(Beginning of Source passage)

# Acronym experiment


In [1]:
import toml
import numpy as np
import torch
import random
import pandas as pd
import json
import time
from tqdm import tqdm
from matplotlib import pyplot as plt
from itertools import permutations
import os
import openai
from utils.gpt_api import multi_turn_chatgpt
from utils.text_logger import text_logger
from utils.acronym_utils import *

M = 20
M_easy = 10 # [2, 4, 6, 8, 10]
SEED = 1314 # [10086, 42, 14843, 1314]
BIAS_TYPE = "easy"  # [easy, easylong, easyshort, hard, random, imitation]
M_hard = M - M_easy
GLOBAL_TMP = 1
GEN = 6
LOOK_BACK = 0
INPUT_FIRST = False
UPPER = True
MODEL_NAME =  "claude-3-haiku-20240307"  
MODEL_NAME2 = "claude-3-haiku-20240307"
# ["gpt-3.5-turbo-0125", "gpt-4-0125-preview"]
# ["claude-3-haiku-20240307", "claude-3-sonnet-20240229", "claude-instant-1.2"]
# ["mistral-tiny-2312", "mistral-small-2312"]

EXP_NAME = "inputfirst%s_upper%s_M%s_easy%d_G%s_seed%s"%(str(INPUT_FIRST)[0],str(UPPER)[0],M,M_easy, GEN, SEED)
EXP_PATH = './exp_logs_' + MODEL_NAME + '/acronym/'+BIAS_TYPE
exp_path = os.path.join(EXP_PATH, EXP_NAME)

LOG = text_logger(file_name='chat_log', exp_path=exp_path, silence = True)
LOG.write_to_file('This is an experiment trying to see how generated data evolves')
LOG.write_to_file('In this experiment, M is %d, G is %d, input first is %s, upper is %s. Global temperature is %f\n'%(M, GEN, str(INPUT_FIRST), str(UPPER), GLOBAL_TMP))

def rnd_seed(seed):
    random.seed(seed)
    np.random.seed(seed)
    torch.manual_seed(seed) 
rnd_seed(SEED)

## 0.Prepare the data $d^0$

- Where the d0 comes from:
  We select half from easy setting ("acronym1_11.txt") and half from hard setting ("acronym1_51.txt"). Make sure the output words in the easy setting are in COCA-top60k, while those in the hard setting are not.

In [2]:
# SUP_PATH = 'acronym_supports'
# COCA60K = pd.read_csv(os.path.join(SUP_PATH,'COCA 60000.csv'), encoding='ISO-8859-1')
# easy_d0set = pd.read_csv(os.path.join(SUP_PATH,'easy.csv'))
# hard_d0set = pd.read_csv(os.path.join(SUP_PATH,'hard.csv'))

(End of Source passage)
(Beginning of Records supplied)

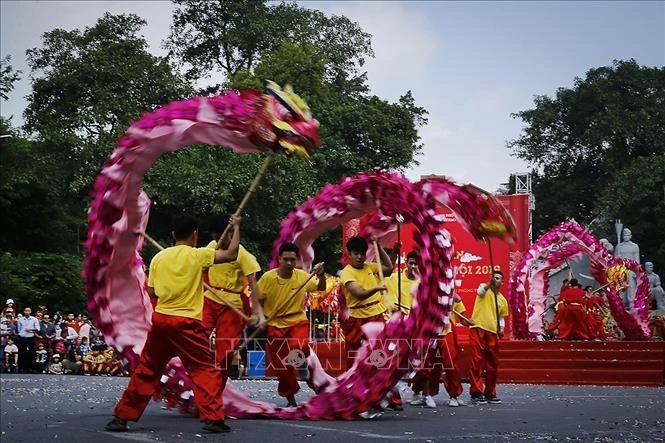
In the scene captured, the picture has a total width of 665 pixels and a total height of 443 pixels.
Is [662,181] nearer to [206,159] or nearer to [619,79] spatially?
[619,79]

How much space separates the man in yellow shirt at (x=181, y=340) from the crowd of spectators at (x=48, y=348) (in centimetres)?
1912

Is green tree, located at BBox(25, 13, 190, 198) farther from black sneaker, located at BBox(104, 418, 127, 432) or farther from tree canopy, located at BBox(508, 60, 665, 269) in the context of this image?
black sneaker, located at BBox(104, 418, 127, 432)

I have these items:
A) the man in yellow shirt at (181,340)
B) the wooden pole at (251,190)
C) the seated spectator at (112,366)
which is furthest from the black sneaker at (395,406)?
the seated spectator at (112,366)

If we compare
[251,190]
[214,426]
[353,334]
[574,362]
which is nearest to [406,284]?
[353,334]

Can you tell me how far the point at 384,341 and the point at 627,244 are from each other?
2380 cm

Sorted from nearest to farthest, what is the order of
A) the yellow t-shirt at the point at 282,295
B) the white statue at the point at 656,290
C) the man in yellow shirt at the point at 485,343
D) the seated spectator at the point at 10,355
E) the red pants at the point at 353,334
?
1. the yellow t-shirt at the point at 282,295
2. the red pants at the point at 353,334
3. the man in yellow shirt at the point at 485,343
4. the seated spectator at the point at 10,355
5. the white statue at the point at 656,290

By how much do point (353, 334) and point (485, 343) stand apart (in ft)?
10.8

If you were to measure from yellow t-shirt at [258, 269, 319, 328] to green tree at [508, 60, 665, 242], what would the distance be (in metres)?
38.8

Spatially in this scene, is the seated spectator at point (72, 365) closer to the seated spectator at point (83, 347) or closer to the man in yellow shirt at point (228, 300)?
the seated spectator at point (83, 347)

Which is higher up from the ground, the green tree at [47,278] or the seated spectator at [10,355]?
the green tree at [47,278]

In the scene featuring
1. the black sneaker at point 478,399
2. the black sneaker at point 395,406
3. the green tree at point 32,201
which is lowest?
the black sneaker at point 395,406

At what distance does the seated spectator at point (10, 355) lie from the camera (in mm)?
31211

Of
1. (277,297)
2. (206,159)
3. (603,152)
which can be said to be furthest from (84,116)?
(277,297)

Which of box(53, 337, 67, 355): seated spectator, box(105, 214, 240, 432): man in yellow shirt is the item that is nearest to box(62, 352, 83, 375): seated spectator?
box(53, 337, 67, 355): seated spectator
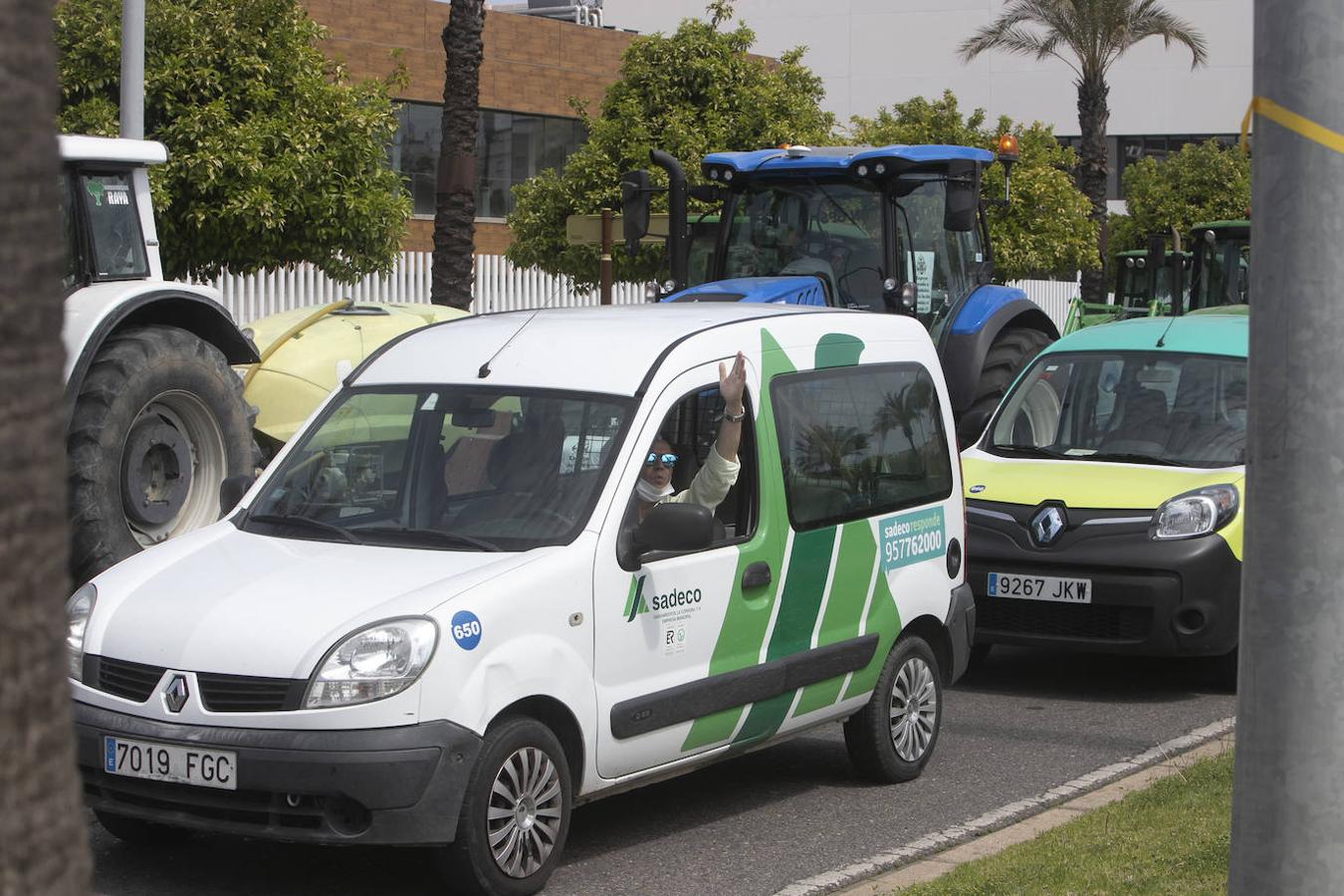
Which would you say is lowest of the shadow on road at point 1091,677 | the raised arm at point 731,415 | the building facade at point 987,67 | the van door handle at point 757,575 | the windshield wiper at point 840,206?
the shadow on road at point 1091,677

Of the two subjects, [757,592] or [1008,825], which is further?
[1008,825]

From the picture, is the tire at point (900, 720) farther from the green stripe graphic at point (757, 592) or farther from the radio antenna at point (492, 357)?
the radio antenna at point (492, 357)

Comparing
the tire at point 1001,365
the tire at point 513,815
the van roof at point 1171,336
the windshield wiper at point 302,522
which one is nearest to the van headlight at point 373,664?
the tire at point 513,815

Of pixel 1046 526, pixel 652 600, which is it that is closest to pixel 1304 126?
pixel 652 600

(End of Records supplied)

## [Problems to work on]
1/ In the acronym experiment notebook, which file is the hard-setting half of the d0 data drawn from?
2/ Carry on the acronym experiment notebook from the point where it ends.

## [Task-by-task outputs]
1/ acronym1_51.txt

2/
In [3]:
class data_manager():
    def __init__(self, sup_path='acronym_supports', input_first=False, upper=False):
        self.sup_path = sup_path
        self.COCA60K = pd.read_csv(os.path.join(self.sup_path,'COCA 60000.csv'), encoding='ISO-8859-1')
        self.easy_d0set = pd.read_csv(os.path.join(self.sup_path,'easy.csv'))
        self.hard_d0set = pd.read_csv(os.path.join(self.sup_path,'hard.csv'))
        self.data_pool = pd.DataFrame(columns=['Output_upper','Output_lower','Input','RANK','TOTAL','generation'])
        self.input_first = input_first
        self.upper = upper

    def word_ranking_total(self, word):
        tgt_row = self.COCA60K[self.COCA60K['WORD']==word.lower()]
        if len(tgt_row)>0:
            tgt_rank, tgt_total = tgt_row['RANK'].iloc[0], tgt_row['TOTAL'].iloc[0]
        else:
            #tgt_rank, tgt_total = -1, 0
            tgt_rank, tgt_total = 60001, 0
        return tgt_rank, tgt_total
        
    def generate_d0(self, M_easy, M_hard, shuffle=True):
        self.data_pool = pd.DataFrame(columns=['Output_upper','Output_lower','Input','RANK','TOTAL','generation'])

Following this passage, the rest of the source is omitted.